Spending too much time in dimly lit rooms and offices can change the structure of your brain, hurting your ability to remember and learn, suggests neuroscientists from Michigan State University.
The experiment revealed that exposure to dim light caused a 30 percent loss in the capacity of the hippocampus, a critical region of your brain responsible for learning and memory-based tasks and on spatial tasks as well.
Exposure to bright light, on the other hand showed a significant improvement in spatial tasks. In fact, 4 weeks of exposure to bright light (after a month-long break), can help your brain recover to its full capacity, performing at it’s peak when it came performance.
This is first study, published in the journal Hippocampus, of its kind that highlights how changes in environmental light leads to structural changes in the human brain.
“When we exposed the rats to dim light, mimicking the cloudy days of Midwestern winters or typical indoor lighting, the animals showed impairments in spatial learning,” said Antonio “Tony” Nunez, psychology professor and co-investigator on the study. “This is similar to when people can’t find their way back to their cars in a busy parking lot after spending a few hours in a shopping mall or movie theatre.”

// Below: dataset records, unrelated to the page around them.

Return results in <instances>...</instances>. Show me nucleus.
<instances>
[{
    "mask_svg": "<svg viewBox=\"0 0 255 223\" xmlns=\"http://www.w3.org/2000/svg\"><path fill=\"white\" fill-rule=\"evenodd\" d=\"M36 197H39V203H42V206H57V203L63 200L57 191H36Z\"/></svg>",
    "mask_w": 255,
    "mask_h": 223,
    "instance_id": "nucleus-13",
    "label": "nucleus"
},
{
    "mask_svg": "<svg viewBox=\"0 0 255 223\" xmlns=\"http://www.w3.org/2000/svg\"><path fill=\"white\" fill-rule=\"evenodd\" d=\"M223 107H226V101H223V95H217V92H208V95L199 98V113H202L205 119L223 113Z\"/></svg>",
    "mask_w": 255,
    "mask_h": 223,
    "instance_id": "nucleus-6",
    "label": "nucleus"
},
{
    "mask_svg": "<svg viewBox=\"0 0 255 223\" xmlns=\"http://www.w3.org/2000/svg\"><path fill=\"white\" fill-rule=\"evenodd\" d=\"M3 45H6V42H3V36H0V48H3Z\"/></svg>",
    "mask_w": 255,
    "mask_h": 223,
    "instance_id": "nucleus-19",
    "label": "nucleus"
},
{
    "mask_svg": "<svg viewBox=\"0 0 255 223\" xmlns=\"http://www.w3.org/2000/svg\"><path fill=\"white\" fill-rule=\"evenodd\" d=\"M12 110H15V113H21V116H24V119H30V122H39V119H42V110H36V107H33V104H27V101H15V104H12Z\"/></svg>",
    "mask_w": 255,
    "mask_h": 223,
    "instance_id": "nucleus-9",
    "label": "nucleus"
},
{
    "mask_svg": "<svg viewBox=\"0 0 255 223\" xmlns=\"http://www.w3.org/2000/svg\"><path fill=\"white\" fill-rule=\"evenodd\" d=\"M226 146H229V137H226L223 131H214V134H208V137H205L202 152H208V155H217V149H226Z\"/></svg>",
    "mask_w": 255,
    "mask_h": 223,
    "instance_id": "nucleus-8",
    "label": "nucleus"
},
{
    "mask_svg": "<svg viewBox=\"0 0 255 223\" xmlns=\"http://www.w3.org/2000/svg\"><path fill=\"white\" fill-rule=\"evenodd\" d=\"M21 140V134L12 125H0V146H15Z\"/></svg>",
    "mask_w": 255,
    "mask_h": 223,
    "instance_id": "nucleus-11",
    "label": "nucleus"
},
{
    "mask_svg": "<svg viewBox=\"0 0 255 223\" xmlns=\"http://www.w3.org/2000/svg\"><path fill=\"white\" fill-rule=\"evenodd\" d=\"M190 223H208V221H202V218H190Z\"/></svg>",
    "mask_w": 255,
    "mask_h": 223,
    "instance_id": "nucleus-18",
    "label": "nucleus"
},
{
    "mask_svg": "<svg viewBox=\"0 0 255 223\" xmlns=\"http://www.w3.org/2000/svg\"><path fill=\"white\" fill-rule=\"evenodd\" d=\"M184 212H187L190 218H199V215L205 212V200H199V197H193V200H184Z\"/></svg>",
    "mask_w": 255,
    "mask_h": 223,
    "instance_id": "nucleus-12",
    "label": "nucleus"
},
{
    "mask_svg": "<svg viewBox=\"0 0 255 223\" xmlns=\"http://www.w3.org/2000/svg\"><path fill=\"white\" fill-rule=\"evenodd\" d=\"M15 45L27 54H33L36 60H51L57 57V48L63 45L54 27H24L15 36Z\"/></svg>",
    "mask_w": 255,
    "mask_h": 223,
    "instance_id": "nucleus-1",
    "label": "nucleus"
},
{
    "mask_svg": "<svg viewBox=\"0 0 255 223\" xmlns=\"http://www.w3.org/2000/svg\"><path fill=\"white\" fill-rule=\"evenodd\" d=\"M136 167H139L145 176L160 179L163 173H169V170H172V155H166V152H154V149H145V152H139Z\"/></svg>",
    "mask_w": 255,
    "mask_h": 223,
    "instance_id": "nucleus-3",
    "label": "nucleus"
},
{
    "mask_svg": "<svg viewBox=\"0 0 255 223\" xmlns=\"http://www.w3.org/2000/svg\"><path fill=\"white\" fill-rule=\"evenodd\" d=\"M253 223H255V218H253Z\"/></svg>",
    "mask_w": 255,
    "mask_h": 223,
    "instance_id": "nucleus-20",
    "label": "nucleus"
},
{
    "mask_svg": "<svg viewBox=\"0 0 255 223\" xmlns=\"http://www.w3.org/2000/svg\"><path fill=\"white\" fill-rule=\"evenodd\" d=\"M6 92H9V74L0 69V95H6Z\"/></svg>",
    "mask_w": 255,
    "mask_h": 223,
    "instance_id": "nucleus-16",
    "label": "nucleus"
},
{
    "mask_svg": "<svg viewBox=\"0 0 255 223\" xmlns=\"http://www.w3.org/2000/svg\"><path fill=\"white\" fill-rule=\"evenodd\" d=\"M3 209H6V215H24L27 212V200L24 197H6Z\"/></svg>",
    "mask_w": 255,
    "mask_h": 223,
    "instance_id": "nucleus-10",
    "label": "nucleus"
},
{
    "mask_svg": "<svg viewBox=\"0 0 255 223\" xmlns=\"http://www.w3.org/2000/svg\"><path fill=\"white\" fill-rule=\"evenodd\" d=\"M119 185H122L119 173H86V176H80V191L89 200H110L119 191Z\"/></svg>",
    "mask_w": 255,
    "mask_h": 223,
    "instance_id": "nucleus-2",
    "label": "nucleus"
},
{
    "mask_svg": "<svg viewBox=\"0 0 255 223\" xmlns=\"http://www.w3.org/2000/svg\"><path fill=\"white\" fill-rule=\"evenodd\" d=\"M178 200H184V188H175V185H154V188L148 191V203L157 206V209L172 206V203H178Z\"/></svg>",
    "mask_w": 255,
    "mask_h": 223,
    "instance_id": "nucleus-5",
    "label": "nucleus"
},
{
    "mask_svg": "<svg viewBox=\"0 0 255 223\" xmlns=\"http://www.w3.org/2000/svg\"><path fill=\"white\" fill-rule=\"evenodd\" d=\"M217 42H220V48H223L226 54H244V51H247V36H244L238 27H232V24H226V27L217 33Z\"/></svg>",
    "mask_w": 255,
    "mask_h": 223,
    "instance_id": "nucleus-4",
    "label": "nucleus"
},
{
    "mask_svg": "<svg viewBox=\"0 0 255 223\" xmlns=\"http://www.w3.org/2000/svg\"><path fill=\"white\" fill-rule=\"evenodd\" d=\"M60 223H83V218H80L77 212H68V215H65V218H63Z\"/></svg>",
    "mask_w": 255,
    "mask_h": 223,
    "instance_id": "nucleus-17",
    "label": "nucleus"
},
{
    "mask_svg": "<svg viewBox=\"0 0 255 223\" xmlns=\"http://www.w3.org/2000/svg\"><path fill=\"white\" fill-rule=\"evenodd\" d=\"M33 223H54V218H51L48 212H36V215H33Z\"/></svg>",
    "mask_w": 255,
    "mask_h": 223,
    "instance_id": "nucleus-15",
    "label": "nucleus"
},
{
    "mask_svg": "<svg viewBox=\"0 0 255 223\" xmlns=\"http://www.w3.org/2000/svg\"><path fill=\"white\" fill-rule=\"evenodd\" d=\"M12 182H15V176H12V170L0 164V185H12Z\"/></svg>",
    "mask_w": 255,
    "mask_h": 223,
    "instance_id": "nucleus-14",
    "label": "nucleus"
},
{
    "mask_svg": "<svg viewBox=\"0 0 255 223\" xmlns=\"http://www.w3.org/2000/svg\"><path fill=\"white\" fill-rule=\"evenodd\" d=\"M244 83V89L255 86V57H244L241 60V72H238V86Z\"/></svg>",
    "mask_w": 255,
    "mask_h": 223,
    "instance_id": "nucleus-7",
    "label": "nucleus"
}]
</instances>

Sustained exposure to dim light led to significant reductions in a substance called brain derived neurotrophic factor-a peptide that helps maintain healthy connections and neurons in the hippocampus-and in dendritic spines, or the connections that allow neurons to “talk” to one another.
Interestingly, light does not directly affect the hippocampus, meaning it acts first on other sites within the brain after passing through the eyes.
“For people with eye disease who don’t receive much light, can we directly manipulate this group of neurons in the brain, bypassing the eye, and provide them with the same benefits of bright light exposure?,” said Lily Yan, associate professor of the paper.
This project could have implications for the elderly and people with glaucoma, retinal degeneration or cognitive impairments.